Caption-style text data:
━━━━━━━━━━━━━━━━━━━━
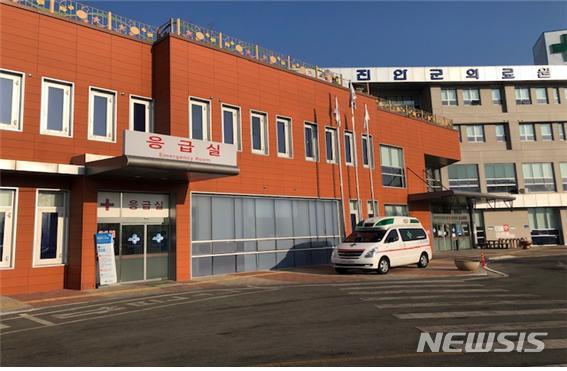 [진안=뉴시스] 진안군의료원. (사진=뉴시스 DB). photo@newsis.com&nbsp; 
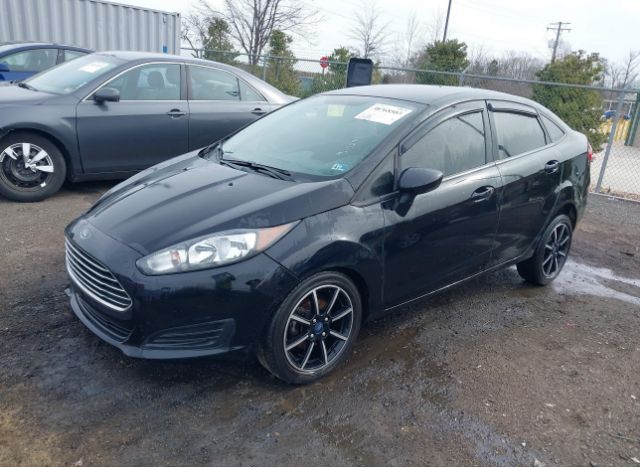 2019 FORD FIESTA for Sale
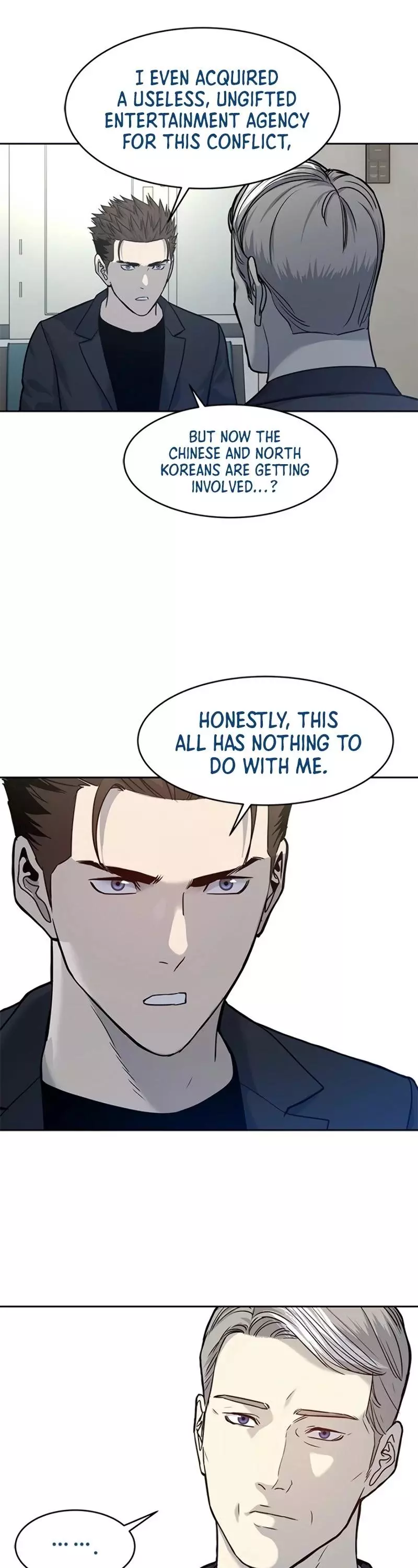 God Of Blackfield Chapter 69 page 50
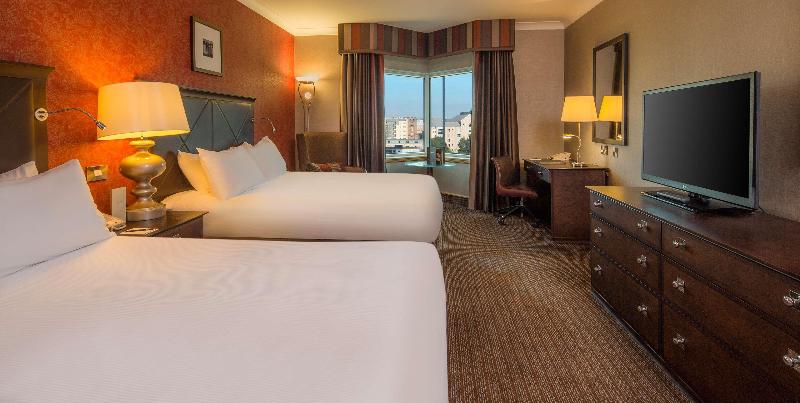 Hilton Glasgow - Oda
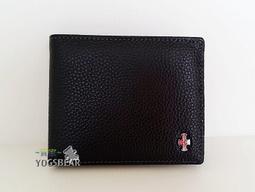 【YOGSBEAR】F 男女適用 ALFADELON 錢包 帆布手拿包 帆布皮夾 皮包 錢夾 三折短夾 黑 歷史價格詳細信息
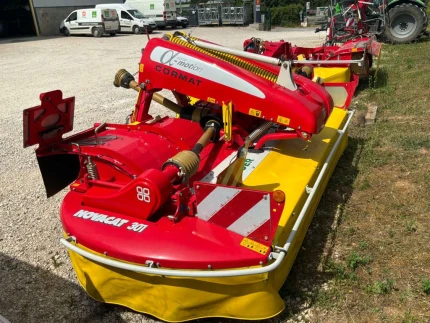 Pottinger NOVACAT 301 ALPHA-MOTION ED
━━━━━━━━━━━━━━━━━━━━
_Task description_
Every record, word for word, should be given back without its pictures.

_Problem solution_
 [진안=뉴시스] 진안군의료원. (사진=뉴시스 DB). photo@newsis.com&nbsp; 
 2019 FORD FIESTA for Sale
 God Of Blackfield Chapter 69 page 50
 Hilton Glasgow - Oda
 【YOGSBEAR】F 男女適用 ALFADELON 錢包 帆布手拿包 帆布皮夾 皮包 錢夾 三折短夾 黑 歷史價格詳細信息
 Pottinger NOVACAT 301 ALPHA-MOTION ED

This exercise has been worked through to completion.